Hello everyone! While Bitcoin and Ethereum always remain the safest choice when it comes to investing in crypto, hundreds of new protocols are developed every day and some of them are really interesting to study. So I've decided to write a list of trends I think will continue to grow and will attract more attention in the future.
- DEXs: This is an easy one, as decentralized exchanges continued to attract a lot of funds even during a prolonged bear market. According to Defi Llama, Uniswap generated 33 million $ in fees in the last month, which is a huge sum considering that volumes are generally low during summer and that overall prices moved sideways. In particular, I think we will see an even bigger performance by DEXs that allow you to trade derivatives, like GMX or DYDX. For example, GMX was born just a year ago and has already surpassed many older DEXs in terms of trading volumes and generated fees (this month GMX generated 5x the fees of Sushiswap for example).

Material:
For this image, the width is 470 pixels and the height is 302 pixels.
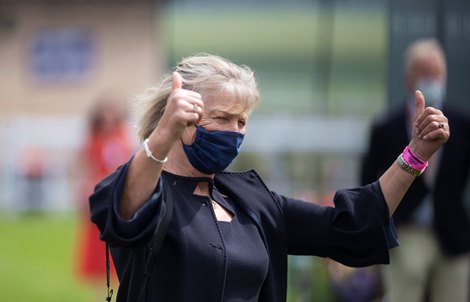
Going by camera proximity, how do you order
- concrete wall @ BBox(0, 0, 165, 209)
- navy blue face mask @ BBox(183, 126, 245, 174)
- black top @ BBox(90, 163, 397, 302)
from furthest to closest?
concrete wall @ BBox(0, 0, 165, 209) < navy blue face mask @ BBox(183, 126, 245, 174) < black top @ BBox(90, 163, 397, 302)

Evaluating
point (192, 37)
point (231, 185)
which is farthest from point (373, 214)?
point (192, 37)

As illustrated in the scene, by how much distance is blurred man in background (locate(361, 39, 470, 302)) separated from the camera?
21.9 feet

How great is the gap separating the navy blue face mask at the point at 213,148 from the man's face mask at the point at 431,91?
128 inches

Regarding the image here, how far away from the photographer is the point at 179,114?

Work to do:
A: From the crypto trends post, reproduce verbatim the passage between "- DEXs: This" and "Sushiswap for example).", inclusive.
B: According to the crypto trends post, how much in fees did Uniswap generate in the last month, as reported by Defi Llama?

List of solutions:
A:
- DEXs: This is an easy one, as decentralized exchanges continued to attract a lot of funds even during a prolonged bear market. According to Defi Llama, Uniswap generated 33 million $ in fees in the last month, which is a huge sum considering that volumes are generally low during summer and that overall prices moved sideways. In particular, I think we will see an even bigger performance by DEXs that allow you to trade derivatives, like GMX or DYDX. For example, GMX was born just a year ago and has already surpassed many older DEXs in terms of trading volumes and generated fees (this month GMX generated 5x the fees of Sushiswap for example).

B: 33 million $